This is the repository for the 'Predicting the Resources of Network Simulations' project. This project is developed as a Student Master Project by the department of sustainable communication networks, University of Bremen, Germany.
The OOTB platform uses containerization techniques to run several simulations in parallel where each simulation takes certain amount of available resources and time to complete. It is important to demarcate or halt simulations that take longer durations and more resources to complete than usual as they hinder performing parallel simulations.
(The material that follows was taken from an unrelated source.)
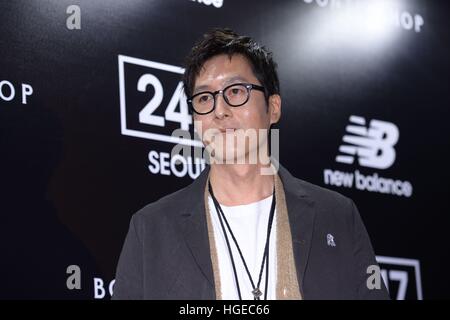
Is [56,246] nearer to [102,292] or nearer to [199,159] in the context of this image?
[102,292]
This project provides a solution to overcome this problem by training a Machine learning model and using it to predict the resources prior to the simulation and give an estimate to the user about the network resource utilization.
Install
This project requires Python and the following Python libraries installed:
You will also need to have software installed to run and execute a Jupyter Notebook. If you do not have Python installed yet, it is highly recommended that you run and execute on Google Colab, which already has the above packages and more included.
Data
The data used for building the model in this project is obtained by performing simulations on OOTB tool. Once the required number of simulations are performed the user can also get these simulation results from the ‘Collect Simulation Data’ tab in the OOTB in JSON format. And the required data related to the simulation parameters can be extracted using the JSONExtraction.ipynb
The dataset used for the training the models in this project is available in the root/Dataset folder
Features
- Number of Nodes
- Data Generation Interval
- Data Size in bytes
- Constraint Area X
- Constraint Area Y
- Locations
- Hosts
- Maximum Cache Size
- Forwarding Layer
- Application Layer
Targets
- Peak Disk Usage
- Peak RAM Used in Simulation
- Peak RAM Used in Results parsing
- Total Job Time Taken
Models
Random Forest Regression Random Forest is an ensemble learning technique that involves creation of several individual decision trees in parallel and averaging the results of each tree which eventually results in a more powerful predictive model.
eXtreme Gradient Boost Regression Extreme Gradient Boosting (XGBoost) is an open source library with an efficient and scalable implementation of the gradient boosting framework. It is an ensemble boosting technique that involves building multiple individual base learners sequentially and combines them to obtain more accurate and powerful predictive model.
Run
Once after the dataset is built we performed one-hot encoding for the categorical features and standardization to bring the features under same scale and center their mean values. Both the models can be executed through the colab links provided in the respective models in the root/Source_Code folder.
All the evaluation graphs and results are available in root/Results/Evaluation Graphs folder
Project Summary
In this work, we've taken few of the simulations parameters i.e., 10 as features for predicitng 4 target variables. And the range of values for the parameter 'NumNodes' are from 10 to 1000. Considering the variablity and size of the dataset available we went with tree based algorithms for building the predictive models and the results obtained were satisfactory inspite of having some imbalances in the dataset.
The work can be extended by incorporating more parameters as features and implementing through complex models like neural networks. The size of dataset can be increased which helps in figuring out more complex patterns in the data.